[Saved data entries]
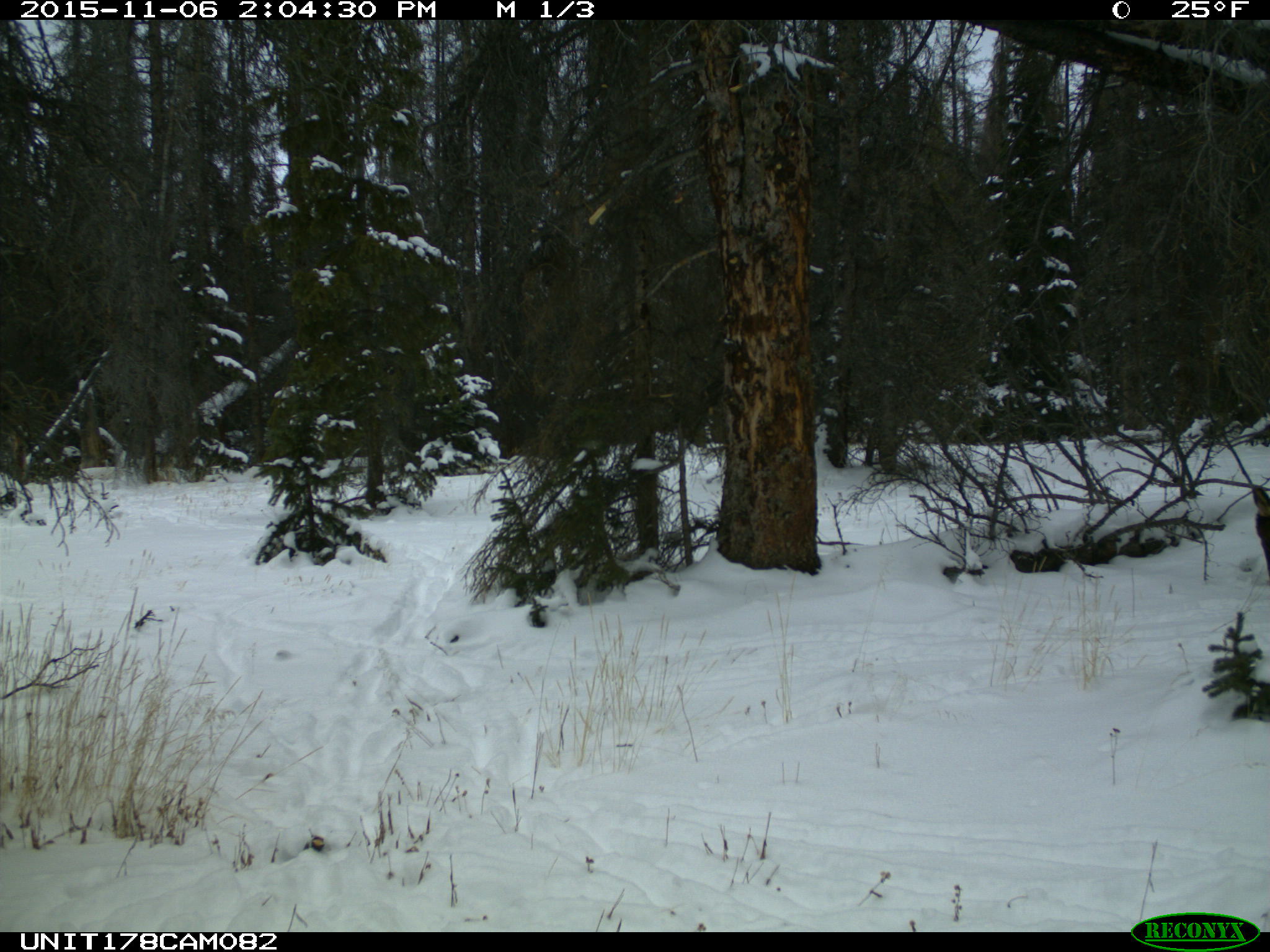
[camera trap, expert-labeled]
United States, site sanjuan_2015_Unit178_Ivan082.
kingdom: Animalia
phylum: Chordata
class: Mammalia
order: Artiodactyla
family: Cervidae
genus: Cervus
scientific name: Cervus elaphus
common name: red deer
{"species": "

## [What the exercise asks]
What's needed is an exact copy of every entry, free of pictures.

## [Response below]
[camera trap, expert-labeled]
United States, site sanjuan_2015_Unit178_Ivan082.
kingdom: Animalia
phylum: Chordata
class: Mammalia
order: Artiodactyla
family: Cervidae
genus: Cervus
scientific name: Cervus elaphus
common name: red deer
{"species": "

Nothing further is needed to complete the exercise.